Around the time of the menopause, the rate of bone turnover increases.
Without treatment, bone mass and strength decline, potentially leading to osteoporosis and an increased risk of fractures.
Osteoporosis is chronic and progressive.
Bisphosphonates are potent antiresorptive agents that slow or arrest progressive bone loss.
Daily or weekly treatment regimens provide essentially continuous inhibition of bone resorption.
The efficacy and safety of the bisphosphonates alendronate and risedronate have been evaluated in many thousands of patients for up to 10 years of continuous use.
There is particularly strong evidence that alendronate and risedronate reduce the risk of all types of fractures, including hip fractures. Alendronate reduced fracture risk by approximately 50%; risedronate reduced fracture risk by approximately 27–36%.
Daily and intermittent oral dosing with ibandronate reduced the risk of vertebral fracture. A possible effect on nonvertebral fracture is only seen in a subgroup, using the daily regimen.
Vitamin D is an essential component of osteoporosis management, but most patients have low vitamin D levels and do not receive the recommended amounts. A once-weekly tablet combining alendronate and vitamin D3 has recently become available.

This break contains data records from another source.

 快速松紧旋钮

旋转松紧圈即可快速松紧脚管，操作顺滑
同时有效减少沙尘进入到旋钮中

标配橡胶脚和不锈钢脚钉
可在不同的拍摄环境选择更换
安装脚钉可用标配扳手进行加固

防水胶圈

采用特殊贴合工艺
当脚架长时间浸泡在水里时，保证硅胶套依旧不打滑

Bisphosphonates are also effective in younger, at-risk postmenopausal women to prevent bone loss and the development of osteoporosis. But the cost effectiveness of this therapy has recently been challenged.

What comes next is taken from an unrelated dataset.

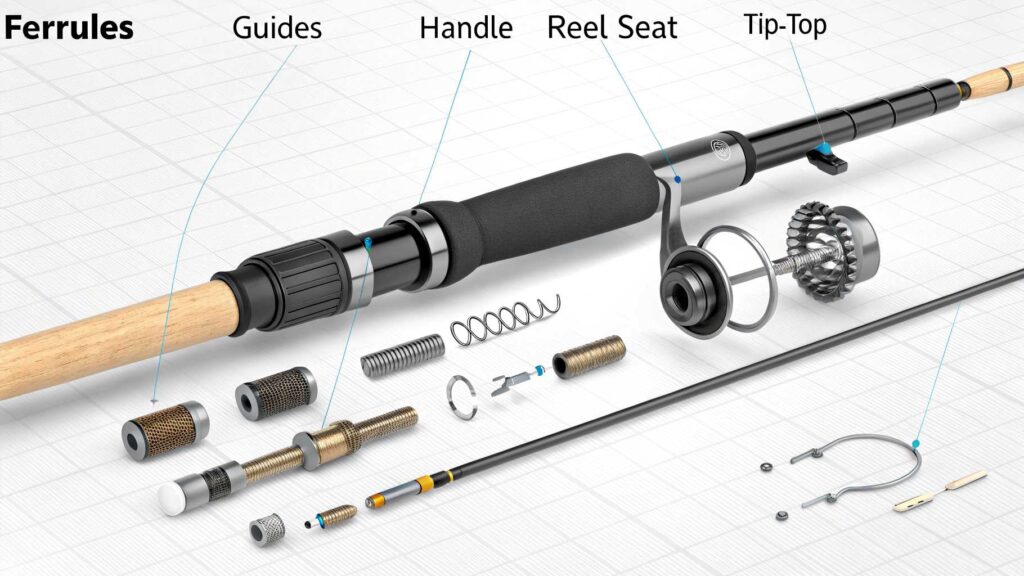 Ferrules Guides Handle Reel Seat Tip-Top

In meta-analyses, only alendronate and risedronate reduced the risk of nonvertebral fracture.
Alendronate 70 mg once-weekly had significantly greater effects on bone mineral density and bone turnover than did risedronate 35 mg once-weekly
Safety and tolerability profiles of alendronate and risedronate are similar to placebo during both short- and long-term use.

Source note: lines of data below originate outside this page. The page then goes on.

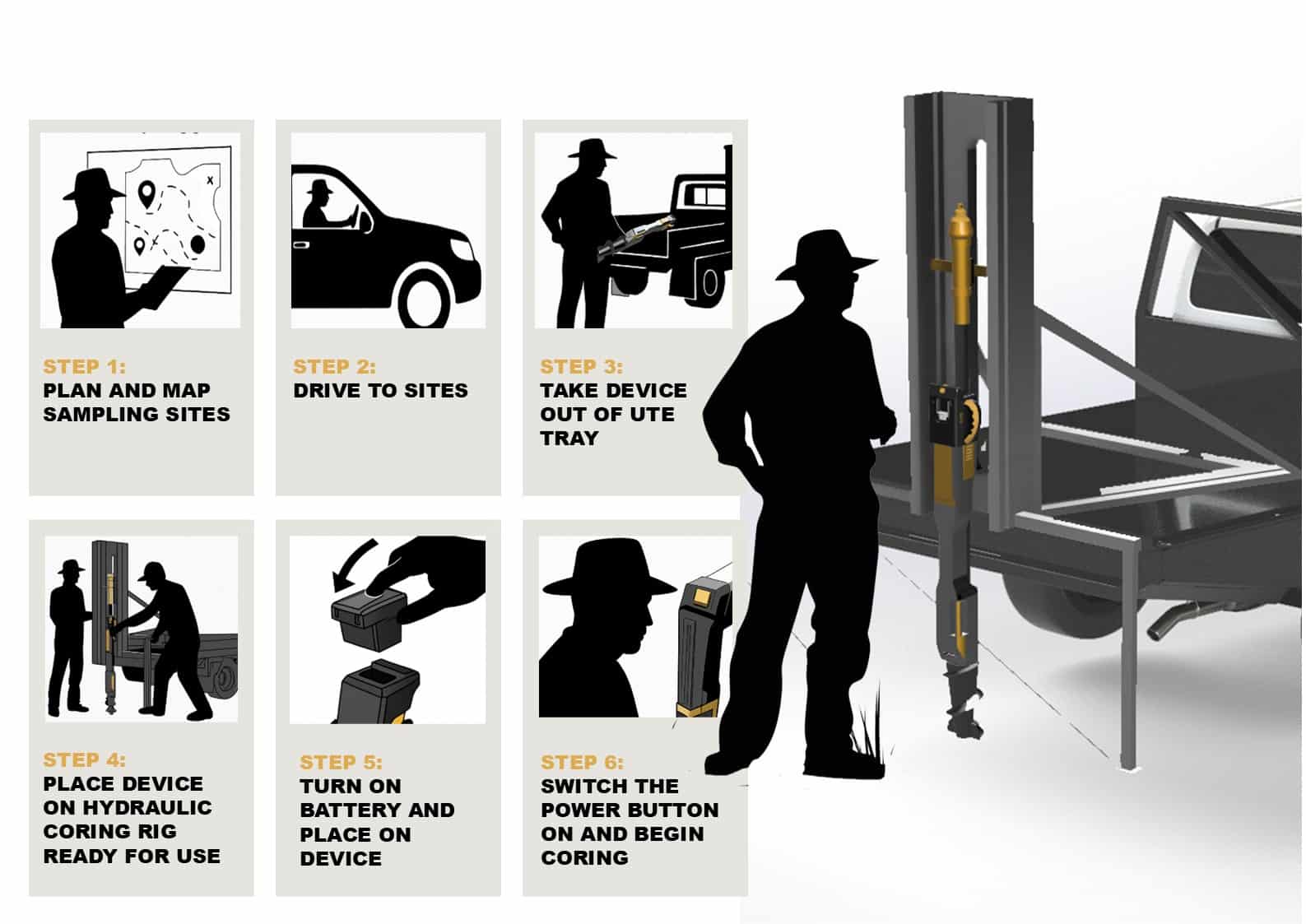 STEP 1:
PLAN AND MAP SAMPLING SITES

STEP 2:
DRIVE TO SITES

STEP 3:
TAKE DEVICE OUT OF UTE TRAY

STEP 4:
PLACE DEVICE ON HYDRAULIC CORING RIG READY FOR USE

STEP 5:
TURN ON BATTERY AND PLACE ON DEVICE

STEP 6:
SWITCH THE POWER BUTTON ON AND BEGIN CORING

Reductions in bone turnover remain stable during long-term use; progressive decreases have not been observed.
There is no evidence of an increased risk of insufficiency fractures or delayed fracture healing with the long-term use of alendronate or risedronate.
In short-term studies, high oral doses (50,100 or 150 mg) and intravenous ibandronate (2 mg) have been associated with influenza-like symptoms (incidence up to ~14% with the intravenous dose) at the beginning of treatment.
Alendronate and risedronate remain the cornerstone of osteoporosis treatment and appear to have favorable safety and efficacy profiles throughout long-term usage.
Future perspective
During the next 5–10 years, continuous (weekly regimens) dosing with oral bisphosphonates is likely to remain a prominent treatment option, and evidence from long-term studies will probably only be available for these regimens. A much longer 1-year treatment interval is being tested for intravenous zoledronate; long-term safety issues of intravenous dosing require further evaluation. Other treatments to inhibit bone resorption or increase formation via other mechanisms are currently under development and testing; some may be given orally and some by injection.